Pluralistic Usability Walkthrough

Ein Mangel von analytischen und expertenbasierten Evaluationsverfahren ist, dass nicht immer sicher ist, ob wirklich die Belange der Benutzer und deren Anforderungen und Verhaltensweisen beim Aufspüren von Usability-Problemen berücksichtigt werden. Da empirische Usability-Tests häufig zu zeit- und kostenintensiv sind, wurde das Verfahren des „Pluralistic Usability Walkthrough“ entwickelt.

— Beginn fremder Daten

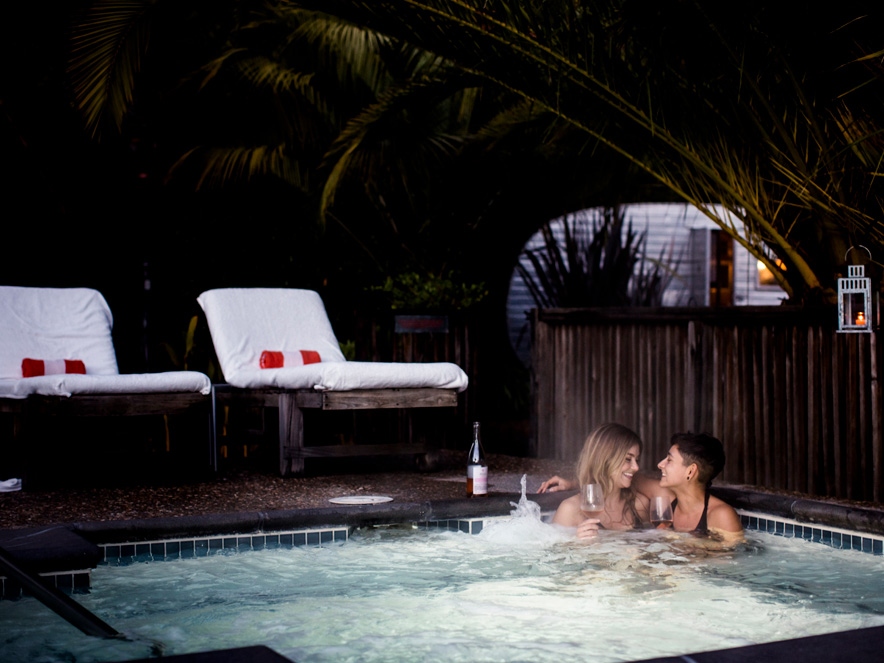 Couple in hot tub at Boon Hotel and Spa in Guerneville, Sonoma County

Seine Wurzeln hat der Pluralistic Walkthrough im traditionellen Cognitive Walkthrough. Die eigentliche Besonderheit beim Pluralistic Usabiliy Walkthrough ist, dass im Team evaluiert wird und in diesem Team ein repräsentativ ausgewählter Endbenutzer dabei ist. Zusätzlich gehören zum Team ein Entwickler und ein Usability-Experte. Der Benutzer im Team hat die Aufgabe, das zu evaluierende Produkt aus seiner Perspektive zu bewerten. Die anderen Teilnehmer sind aufgefordert diese Perspektive möglichst genau zu verstehen und nachzuvollziehen. Dabei soll der Entwickler die Kommmentare und Anmerkungen aufnehmen und dann direkt in Gestaltungsoptimierungen umsetzen. Als Anwalt der Benutzer und als Moderator des Pluralistic Walkthroughs fungiert der Usability-Experte. Seine Aufgabe ist zudem auf kritische Interaktionssituationen aufmerksam zu machen und im Nachgang Gestaltungsempfehlungen abzugeben. Der Pluralistic Walkthrough erfordert eine sehr gute Moderation durch den Usability-Experten, sodass die Belange, Schwierigkeiten und Anforderungen des Benutzers ausreichend gewürdigt werden [Burmester 2003].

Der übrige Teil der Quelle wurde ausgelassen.